Problem statement: Retype all of the entries exactly as they appear.

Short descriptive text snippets
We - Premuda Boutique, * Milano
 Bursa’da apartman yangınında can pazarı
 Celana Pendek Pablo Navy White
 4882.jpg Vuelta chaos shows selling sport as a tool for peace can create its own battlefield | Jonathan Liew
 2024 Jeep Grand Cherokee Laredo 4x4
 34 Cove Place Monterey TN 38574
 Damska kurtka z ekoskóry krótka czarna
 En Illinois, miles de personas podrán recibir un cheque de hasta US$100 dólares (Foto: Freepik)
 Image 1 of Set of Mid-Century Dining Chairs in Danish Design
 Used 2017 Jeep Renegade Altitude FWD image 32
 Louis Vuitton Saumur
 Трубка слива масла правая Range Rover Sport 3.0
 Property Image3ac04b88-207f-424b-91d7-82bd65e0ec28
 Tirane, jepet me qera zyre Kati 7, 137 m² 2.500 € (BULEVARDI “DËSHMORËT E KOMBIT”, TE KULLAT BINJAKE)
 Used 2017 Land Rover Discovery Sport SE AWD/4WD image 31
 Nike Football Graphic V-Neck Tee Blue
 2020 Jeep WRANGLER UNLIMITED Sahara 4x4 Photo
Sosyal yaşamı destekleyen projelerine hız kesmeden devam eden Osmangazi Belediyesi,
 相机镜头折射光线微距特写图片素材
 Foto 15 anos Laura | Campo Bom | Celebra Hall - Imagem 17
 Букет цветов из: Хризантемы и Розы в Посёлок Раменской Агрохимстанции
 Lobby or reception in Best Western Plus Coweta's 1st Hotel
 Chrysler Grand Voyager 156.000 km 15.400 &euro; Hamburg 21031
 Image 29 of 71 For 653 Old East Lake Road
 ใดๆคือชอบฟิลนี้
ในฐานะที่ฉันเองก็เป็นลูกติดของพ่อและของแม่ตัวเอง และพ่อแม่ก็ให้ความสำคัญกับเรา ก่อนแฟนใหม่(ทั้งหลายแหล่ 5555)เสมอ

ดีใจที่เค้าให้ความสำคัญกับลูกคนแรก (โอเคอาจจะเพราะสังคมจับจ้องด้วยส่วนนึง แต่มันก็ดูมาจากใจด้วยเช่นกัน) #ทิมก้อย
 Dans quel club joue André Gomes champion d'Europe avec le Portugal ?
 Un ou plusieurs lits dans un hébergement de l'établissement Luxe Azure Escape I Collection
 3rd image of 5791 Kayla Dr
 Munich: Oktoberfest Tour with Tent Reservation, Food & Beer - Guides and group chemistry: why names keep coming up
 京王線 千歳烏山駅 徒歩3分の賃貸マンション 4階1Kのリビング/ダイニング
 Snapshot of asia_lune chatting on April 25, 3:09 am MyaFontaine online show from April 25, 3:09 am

Task solution:
We - Premuda Boutique, * Milano
 Bursa’da apartman yangınında can pazarı
 Celana Pendek Pablo Navy White
 4882.jpg Vuelta chaos shows selling sport as a tool for peace can create its own battlefield | Jonathan Liew
 2024 Jeep Grand Cherokee Laredo 4x4
 34 Cove Place Monterey TN 38574
 Damska kurtka z ekoskóry krótka czarna
 En Illinois, miles de personas podrán recibir un cheque de hasta US$100 dólares (Foto: Freepik)
 Image 1 of Set of Mid-Century Dining Chairs in Danish Design
 Used 2017 Jeep Renegade Altitude FWD image 32
 Louis Vuitton Saumur
 Трубка слива масла правая Range Rover Sport 3.0
 Property Image3ac04b88-207f-424b-91d7-82bd65e0ec28
 Tirane, jepet me qera zyre Kati 7, 137 m² 2.500 € (BULEVARDI “DËSHMORËT E KOMBIT”, TE KULLAT BINJAKE)
 Used 2017 Land Rover Discovery Sport SE AWD/4WD image 31
 Nike Football Graphic V-Neck Tee Blue
 2020 Jeep WRANGLER UNLIMITED Sahara 4x4 Photo
Sosyal yaşamı destekleyen projelerine hız kesmeden devam eden Osmangazi Belediyesi,
 相机镜头折射光线微距特写图片素材
 Foto 15 anos Laura | Campo Bom | Celebra Hall - Imagem 17
 Букет цветов из: Хризантемы и Розы в Посёлок Раменской Агрохимстанции
 Lobby or reception in Best Western Plus Coweta's 1st Hotel
 Chrysler Grand Voyager 156.000 km 15.400 &euro; Hamburg 21031
 Image 29 of 71 For 653 Old East Lake Road
 ใดๆคือชอบฟิลนี้
ในฐานะที่ฉันเองก็เป็นลูกติดของพ่อและของแม่ตัวเอง และพ่อแม่ก็ให้ความสำคัญกับเรา ก่อนแฟนใหม่(ทั้งหลายแหล่ 5555)เสมอ

ดีใจที่เค้าให้ความสำคัญกับลูกคนแรก (โอเคอาจจะเพราะสังคมจับจ้องด้วยส่วนนึง แต่มันก็ดูมาจากใจด้วยเช่นกัน) #ทิมก้อย
 Dans quel club joue André Gomes champion d'Europe avec le Portugal ?
 Un ou plusieurs lits dans un hébergement de l'établissement Luxe Azure Escape I Collection
 3rd image of 5791 Kayla Dr
 Munich: Oktoberfest Tour with Tent Reservation, Food & Beer - Guides and group chemistry: why names keep coming up
 京王線 千歳烏山駅 徒歩3分の賃貸マンション 4階1Kのリビング/ダイニング
 Snapshot of asia_lune chatting on April 25, 3:09 am MyaFontaine online show from April 25, 3:09 am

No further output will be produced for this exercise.